Снимок непристоен вдвойне — заключенные идут за тележкой, выстроившись в колонну по пятеро, на прусский манер, среди них горнист, аккордеонист, скрипачи и флейтисты. Они играют, один даже глаза закрыл, словно желая вложить в музыку больше чувства. Мы не знаем, какую вещь они исполняют, лица большинства так невыразительны, что угадать невозможно. Похоронный марш Шопена, волею нацистов превращающий узника в живой труп? Или популярный шлягер? Может, веселую арию… чтобы «отпраздновать казнь»?
Я начал играть на гитаре после смерти матери и остро чувствую всю чудовищность соединения музыки с театрально оформленной смертью.
Когда я узнал, что среди узников концлагерей были музыканты, все части головоломки встали на свои места. Я получил ответ на мучивший меня вопрос: «Ценой какой проституции — моральной или физической — моя мать сумела вернуться оттуда?» — и смог принять его. Она платила игрой на скрипке.
Моего собственного отношения к музыке это не упростило, но создало если не стройный, то утешительный образ Эльзы, с которым я мог сосуществовать.
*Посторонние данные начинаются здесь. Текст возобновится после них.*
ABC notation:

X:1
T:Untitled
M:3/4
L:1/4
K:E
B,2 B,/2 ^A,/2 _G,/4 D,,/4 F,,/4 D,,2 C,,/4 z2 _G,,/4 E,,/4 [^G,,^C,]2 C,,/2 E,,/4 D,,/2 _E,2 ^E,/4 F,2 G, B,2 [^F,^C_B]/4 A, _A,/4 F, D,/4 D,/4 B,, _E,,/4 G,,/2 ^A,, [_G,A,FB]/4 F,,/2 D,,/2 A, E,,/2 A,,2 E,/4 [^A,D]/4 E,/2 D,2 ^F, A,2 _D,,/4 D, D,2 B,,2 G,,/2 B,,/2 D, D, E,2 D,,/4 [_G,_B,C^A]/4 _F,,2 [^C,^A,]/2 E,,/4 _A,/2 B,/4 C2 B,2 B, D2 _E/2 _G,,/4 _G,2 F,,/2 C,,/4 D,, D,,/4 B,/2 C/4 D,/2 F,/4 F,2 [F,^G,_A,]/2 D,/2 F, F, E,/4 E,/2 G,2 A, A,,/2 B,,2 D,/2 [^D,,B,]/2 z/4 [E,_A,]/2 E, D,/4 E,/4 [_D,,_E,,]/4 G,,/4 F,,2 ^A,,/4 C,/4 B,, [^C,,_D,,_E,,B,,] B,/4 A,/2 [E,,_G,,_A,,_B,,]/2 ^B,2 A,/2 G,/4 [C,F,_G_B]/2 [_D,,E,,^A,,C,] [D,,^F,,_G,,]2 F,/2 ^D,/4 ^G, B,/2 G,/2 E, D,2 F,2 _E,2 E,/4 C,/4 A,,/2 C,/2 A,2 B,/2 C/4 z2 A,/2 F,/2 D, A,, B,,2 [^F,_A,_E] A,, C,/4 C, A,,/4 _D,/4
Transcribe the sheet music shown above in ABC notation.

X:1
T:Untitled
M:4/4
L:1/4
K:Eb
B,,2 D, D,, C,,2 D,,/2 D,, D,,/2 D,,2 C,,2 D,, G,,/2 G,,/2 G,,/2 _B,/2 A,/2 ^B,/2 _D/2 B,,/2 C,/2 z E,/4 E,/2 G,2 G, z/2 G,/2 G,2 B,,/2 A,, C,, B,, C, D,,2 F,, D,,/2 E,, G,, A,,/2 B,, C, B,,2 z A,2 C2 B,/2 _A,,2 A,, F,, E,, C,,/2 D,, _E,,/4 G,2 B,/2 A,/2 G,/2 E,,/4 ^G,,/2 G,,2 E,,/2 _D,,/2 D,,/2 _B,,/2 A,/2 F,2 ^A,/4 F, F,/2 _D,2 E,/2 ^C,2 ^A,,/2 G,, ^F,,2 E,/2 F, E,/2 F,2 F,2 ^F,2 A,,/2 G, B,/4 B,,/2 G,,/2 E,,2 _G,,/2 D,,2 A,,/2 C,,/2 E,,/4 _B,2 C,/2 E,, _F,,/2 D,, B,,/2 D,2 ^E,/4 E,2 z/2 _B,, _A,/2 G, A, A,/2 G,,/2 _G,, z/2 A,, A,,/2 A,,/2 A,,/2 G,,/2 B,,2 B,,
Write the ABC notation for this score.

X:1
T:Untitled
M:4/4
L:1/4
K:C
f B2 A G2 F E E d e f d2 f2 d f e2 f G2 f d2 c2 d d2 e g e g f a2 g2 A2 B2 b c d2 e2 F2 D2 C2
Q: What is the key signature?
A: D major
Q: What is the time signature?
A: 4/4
Вся эта работа совершалась не быстро и не слишком гармонично. Ассоциации, выглядевшие логичными в связке, основывались преимущественно на впечатлениях, подкреплялись фактами, не толще той самой соломинки, за которую хватается утопающий, и держались только на моем желании понять, чего между нами не хватает. Ответы на главные для меня вопросы не сыпались как из рога изобилия. Каждое новое звено занимало свое место в цепочке, потому что электрошок, тошнота или холодный пот служили критерием истины. Наступавший после очередной встряски покой служил физическим предупреждением того, как открытия, сделанные в Эльзе, отзывались во мне.
Однажды мой дядя-музыкант походя, словно бы случайно, сказал, что мама играла в женском оркестре лагеря Биркенау. «Как, ты разве не знал?» Родственник расстроился, поняв, что совершил faux pas[16], хотя на самом деле всего лишь подтвердил мои догадки, а то, что правду я узнал последним, значения не имело. Мне было тридцать пять лет, Эльза умерла четверть века назад, но я наконец ступил на путь освобождения, чему — в немалой степени — способствовала долгая внутренняя работа моей души.
Нацисты хотели переделать прошлое, физически уничтожив многие и многие поколения, разрушив места, где жили жертвы, уничтожив записи об их рождениях и смертях. Последний же и едва ли не самый страшный грех заключался в том, что они «отправили» в Аушвиц семейные предания и память потомков выживших, тех, кто, подобно мне, все-таки появился на свет.